The president said the government will take measures to ensure that homes, businesses and factories in the north continue to receive gas after the accident.

The damaged plant receives natural gas from the Burgos basin and distributes the product to Pemex's gas and petrochemicals unit.

"We want to know exactly what happened, which is key to prevent this type of tragedy from happening again, particularly in such sensitive and strategic facilities for the country," Calderon said.

Pemex has begun its own investigation into the accident, the third incident to hit a company facility since last month.

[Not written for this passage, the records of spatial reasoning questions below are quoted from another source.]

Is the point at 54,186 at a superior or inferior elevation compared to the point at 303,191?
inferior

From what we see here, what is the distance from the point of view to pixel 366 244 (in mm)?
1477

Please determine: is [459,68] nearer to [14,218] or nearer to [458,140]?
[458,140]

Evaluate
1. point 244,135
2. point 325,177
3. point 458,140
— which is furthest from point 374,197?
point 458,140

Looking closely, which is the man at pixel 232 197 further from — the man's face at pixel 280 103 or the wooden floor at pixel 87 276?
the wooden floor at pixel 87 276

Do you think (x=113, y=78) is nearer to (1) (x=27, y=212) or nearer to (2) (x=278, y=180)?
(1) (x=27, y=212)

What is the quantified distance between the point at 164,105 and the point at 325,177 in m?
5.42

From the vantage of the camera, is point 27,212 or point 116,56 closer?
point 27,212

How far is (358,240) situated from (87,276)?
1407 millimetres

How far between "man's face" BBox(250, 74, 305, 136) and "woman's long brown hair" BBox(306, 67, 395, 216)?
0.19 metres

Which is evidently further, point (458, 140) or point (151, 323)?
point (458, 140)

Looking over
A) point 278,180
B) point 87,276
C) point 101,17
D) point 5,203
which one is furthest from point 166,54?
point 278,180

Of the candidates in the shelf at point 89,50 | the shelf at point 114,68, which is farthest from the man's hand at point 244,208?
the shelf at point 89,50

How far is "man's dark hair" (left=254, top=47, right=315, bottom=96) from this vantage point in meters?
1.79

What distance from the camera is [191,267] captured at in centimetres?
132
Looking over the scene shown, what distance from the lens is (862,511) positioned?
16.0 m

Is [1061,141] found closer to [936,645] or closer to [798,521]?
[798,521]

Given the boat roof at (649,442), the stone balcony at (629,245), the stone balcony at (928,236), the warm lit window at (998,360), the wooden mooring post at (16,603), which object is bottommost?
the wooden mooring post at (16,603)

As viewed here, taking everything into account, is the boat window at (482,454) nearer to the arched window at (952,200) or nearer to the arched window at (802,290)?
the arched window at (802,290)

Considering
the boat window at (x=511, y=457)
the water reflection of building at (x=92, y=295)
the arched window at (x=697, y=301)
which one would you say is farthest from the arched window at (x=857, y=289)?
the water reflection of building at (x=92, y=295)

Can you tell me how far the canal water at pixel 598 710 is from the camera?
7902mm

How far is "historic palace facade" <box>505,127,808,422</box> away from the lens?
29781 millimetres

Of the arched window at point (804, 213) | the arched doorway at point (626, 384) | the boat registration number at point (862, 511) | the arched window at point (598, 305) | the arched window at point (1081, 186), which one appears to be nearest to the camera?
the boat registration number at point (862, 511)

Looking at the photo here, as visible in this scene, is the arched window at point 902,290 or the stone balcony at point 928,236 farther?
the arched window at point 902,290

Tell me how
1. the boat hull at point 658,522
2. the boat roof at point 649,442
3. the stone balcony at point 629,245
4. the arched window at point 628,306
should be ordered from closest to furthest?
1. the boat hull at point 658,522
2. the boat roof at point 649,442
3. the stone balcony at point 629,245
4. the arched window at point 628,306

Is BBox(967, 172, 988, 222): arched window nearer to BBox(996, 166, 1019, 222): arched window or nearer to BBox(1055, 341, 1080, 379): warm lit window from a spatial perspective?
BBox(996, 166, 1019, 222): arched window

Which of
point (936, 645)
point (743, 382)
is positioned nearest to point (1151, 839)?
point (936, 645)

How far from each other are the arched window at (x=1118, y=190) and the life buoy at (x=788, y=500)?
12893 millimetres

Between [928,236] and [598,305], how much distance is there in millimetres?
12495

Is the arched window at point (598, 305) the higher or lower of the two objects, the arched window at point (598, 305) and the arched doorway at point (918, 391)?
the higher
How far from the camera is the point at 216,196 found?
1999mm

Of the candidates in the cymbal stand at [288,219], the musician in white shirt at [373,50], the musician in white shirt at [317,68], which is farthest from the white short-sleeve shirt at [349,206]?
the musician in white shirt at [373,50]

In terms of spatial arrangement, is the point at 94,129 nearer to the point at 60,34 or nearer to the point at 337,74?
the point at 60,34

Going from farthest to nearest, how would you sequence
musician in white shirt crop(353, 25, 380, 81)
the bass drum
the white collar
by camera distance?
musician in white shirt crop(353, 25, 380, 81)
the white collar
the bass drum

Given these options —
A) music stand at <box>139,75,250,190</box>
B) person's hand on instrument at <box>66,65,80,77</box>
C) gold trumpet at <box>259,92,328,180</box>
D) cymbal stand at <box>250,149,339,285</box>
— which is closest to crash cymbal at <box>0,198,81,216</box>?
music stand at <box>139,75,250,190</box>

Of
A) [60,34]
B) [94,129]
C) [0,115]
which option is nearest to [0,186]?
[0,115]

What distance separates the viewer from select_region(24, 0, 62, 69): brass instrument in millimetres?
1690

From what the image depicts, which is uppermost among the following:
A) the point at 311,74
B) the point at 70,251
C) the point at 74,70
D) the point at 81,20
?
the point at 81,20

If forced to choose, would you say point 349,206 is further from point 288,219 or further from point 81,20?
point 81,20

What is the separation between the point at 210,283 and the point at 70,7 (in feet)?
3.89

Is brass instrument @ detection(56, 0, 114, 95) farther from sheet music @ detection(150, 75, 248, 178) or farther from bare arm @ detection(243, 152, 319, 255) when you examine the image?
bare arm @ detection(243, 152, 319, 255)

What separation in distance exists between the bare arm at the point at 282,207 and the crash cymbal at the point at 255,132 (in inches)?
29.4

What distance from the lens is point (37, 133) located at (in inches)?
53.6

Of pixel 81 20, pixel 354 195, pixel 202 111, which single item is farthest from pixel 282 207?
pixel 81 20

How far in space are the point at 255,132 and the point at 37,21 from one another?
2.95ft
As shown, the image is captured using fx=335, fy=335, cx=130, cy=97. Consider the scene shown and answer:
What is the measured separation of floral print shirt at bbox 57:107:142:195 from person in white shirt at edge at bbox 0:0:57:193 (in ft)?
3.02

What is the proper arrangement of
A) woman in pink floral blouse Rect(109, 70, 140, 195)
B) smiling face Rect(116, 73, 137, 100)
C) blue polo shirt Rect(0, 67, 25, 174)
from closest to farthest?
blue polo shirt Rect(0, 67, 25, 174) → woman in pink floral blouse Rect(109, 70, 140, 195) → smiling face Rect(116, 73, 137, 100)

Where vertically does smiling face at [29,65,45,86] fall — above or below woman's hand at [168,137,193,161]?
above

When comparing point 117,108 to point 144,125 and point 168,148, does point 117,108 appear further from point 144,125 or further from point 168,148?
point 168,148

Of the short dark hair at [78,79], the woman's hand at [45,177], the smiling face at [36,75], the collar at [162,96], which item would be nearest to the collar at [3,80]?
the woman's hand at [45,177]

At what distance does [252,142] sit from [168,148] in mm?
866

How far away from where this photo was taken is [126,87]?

Pemex pipelines have been targeted by fuel thieves in the past, causing leaks and in one case a deadly blast in 2010.

"We have no evidence that it was a deliberate incident, or some kind of attack," Pemex director Juan Jose Suarez, who toured the site, told reporters. "All the evidence points to an unusual accident."

On August 13, an explosion rocked a refinery in the northern city of Ciudad Madero, and on the same day a fire broke out at a pipeline in the central state of Hidalgo after thieves apparently tried to steal diesel from it. No injuries were reported in either incident.

The previous worst incident took place in December 2010, when an oil pipeline exploded after it was punctured by thieves in the central town of San Martin Texmelucan, leaving 29 dead, injuring more than 50 and destroying 32 homes.

In October 2007, 21 Pemex workers died during a gas leak on an oil platform in the Gulf of Mexico. Most drowned when they jumped into the sea in a panic.

The latest incident gave another shock to the city of Reynosa, whose 600,000 residents already have to contend with armed drug gangs that regularly block roads during shootouts.

Officials continued to search for the missing workers.

Leslie Flores, a 22-year-old mother of a 10-month-old baby, was still waiting for news about her husband. Her brother-in-law was among the dead.

An employee from Quimica Apolo, a Pemex contractor, had called her on Tuesday, warning her to brace herself because "what awaited me was not good."

She said authorities have asked relatives to provide DNA samples because "some bodies were completely charred."